Afterwards, Sophie would wonder why the tired smile of an exhausted man should have affected her at all, but right now all she could do was stare at it, transfixed by its strength and character, although it was entirely a mouth smile, not reaching the dark shadows in his eyes—not lighting them at all.

"I'm a miracle?'she said, still seeing the smile, although it had passed only fleetingly across his face.

"You are indeed,'he told her, and smiled again, although this time at the waitress who was serving their coffees and Sophie's slice of cake.

"Are you sure you wouldn't like something to eat with your coffee?" the waitress asked, wiping nonexistent crumbs from the table and simpering at the man. "Quite sure," he said, but before he could smile at her again, Sophie interrupted the little bit of byplay.

"You were explaining the miracle," she reminded him. The waitress threw her a dirty look and moved away reluctantly, while Sophie registered that underneath the tiredness and incipient beard there was a very handsome man.

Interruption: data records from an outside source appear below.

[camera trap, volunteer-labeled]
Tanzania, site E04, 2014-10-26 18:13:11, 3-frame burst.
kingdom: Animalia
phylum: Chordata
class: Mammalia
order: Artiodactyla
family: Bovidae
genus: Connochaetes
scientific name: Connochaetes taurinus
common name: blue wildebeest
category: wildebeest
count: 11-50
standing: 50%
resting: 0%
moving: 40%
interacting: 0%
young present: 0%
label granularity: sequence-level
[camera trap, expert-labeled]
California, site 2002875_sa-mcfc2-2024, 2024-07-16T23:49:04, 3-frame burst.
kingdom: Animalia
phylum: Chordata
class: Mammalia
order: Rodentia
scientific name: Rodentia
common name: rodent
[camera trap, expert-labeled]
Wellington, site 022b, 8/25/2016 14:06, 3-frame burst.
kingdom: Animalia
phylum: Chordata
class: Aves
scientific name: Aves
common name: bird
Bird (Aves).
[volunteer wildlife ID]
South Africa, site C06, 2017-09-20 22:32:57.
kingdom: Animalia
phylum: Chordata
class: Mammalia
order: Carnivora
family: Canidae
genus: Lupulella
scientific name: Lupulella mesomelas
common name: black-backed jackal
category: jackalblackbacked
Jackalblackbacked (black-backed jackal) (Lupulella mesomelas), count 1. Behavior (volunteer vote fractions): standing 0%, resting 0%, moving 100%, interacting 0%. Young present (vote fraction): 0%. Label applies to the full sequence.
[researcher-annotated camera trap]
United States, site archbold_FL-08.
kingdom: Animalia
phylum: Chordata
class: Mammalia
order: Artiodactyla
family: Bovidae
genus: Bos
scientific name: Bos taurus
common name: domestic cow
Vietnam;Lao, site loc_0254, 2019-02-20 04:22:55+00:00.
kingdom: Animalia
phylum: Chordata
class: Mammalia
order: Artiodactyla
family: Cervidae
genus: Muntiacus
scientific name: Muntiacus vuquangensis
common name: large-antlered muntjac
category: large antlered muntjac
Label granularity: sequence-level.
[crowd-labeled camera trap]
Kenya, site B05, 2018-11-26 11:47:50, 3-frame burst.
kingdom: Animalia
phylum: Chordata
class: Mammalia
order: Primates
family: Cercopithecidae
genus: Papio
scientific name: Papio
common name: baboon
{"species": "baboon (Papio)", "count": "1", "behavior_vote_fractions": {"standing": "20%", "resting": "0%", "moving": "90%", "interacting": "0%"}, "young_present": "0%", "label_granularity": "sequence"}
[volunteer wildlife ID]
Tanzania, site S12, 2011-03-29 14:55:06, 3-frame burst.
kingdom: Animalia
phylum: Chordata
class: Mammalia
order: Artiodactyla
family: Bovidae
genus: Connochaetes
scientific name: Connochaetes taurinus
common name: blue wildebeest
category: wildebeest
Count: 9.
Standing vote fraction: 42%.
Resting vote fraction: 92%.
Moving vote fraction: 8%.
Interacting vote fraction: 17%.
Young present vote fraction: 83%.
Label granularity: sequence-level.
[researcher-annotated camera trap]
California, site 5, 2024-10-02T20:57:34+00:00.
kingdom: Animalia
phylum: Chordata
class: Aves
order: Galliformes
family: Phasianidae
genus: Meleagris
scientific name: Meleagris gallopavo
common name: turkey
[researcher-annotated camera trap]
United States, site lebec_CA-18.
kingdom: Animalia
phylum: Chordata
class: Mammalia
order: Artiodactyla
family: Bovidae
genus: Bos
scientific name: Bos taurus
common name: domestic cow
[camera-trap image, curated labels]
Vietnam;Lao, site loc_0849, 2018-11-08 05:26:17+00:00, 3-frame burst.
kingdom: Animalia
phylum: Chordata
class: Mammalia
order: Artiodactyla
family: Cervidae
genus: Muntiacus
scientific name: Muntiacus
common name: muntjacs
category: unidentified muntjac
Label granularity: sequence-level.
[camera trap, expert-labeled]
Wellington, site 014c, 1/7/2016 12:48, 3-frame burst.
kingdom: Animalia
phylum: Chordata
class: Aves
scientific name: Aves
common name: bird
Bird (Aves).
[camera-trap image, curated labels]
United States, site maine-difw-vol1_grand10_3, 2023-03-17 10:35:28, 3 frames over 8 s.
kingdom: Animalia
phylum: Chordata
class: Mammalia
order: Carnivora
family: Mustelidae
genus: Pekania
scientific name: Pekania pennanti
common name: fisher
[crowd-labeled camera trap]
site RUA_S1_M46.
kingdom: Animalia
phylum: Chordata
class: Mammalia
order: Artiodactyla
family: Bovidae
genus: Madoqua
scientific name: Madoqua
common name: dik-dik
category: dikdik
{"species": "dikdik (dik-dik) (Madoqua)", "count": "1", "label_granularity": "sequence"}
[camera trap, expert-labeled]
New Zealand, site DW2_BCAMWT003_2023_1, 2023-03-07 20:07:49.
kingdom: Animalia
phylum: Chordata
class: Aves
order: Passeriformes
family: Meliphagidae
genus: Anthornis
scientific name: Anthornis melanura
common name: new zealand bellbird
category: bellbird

He sugared his coffee and took a cautious sip, then sighed in pleasure and drained the cup, setting it down carefully in its saucer before looking at her again.

"Two of my team—my current number two, the one you'll be replacing, and a second-year resident—have recently become engaged. Usual celebrations, then driving home from visiting her parents last weekend an out-of-control truck slammed into their car and they're both in hospital."

Pity for the young couple, injured at the peak of their happiness, swamped through Sophie.

"Are they badly hurt? Will they be all right?" Her companion frowned though not, she thought, at her this time.

"They'll be fine, but it will take time. Petra sustained injuries to both legs and has external fixators on them, Pete has comminuted fractures of his left leg, yet to be operated on, and damage to his right shoulder that will take a series of ops to fix. Pete was driving and has internal injuries as well—damaged spleen..."

"And you're down two team members," Sophie said, understanding now why the man looked so tired. "But surely the other teams..."

"Three weeks before Christmas, when it seems the whole of Queensland goes on holiday? My team was the only one where none of the staff was taking Christmas leave, mainly because Pete's moving on at the end of the month and Petra's saving all her leave for her wedding next year."

"So with two down there's you and...?" 'A second-year resident, Yui Lin. She's good, but she's not Superwoman. And I suspect she's pregnant, although she hasn't said anything, so I'm worried about pushing her too hard. Did you work through your pregnancy?"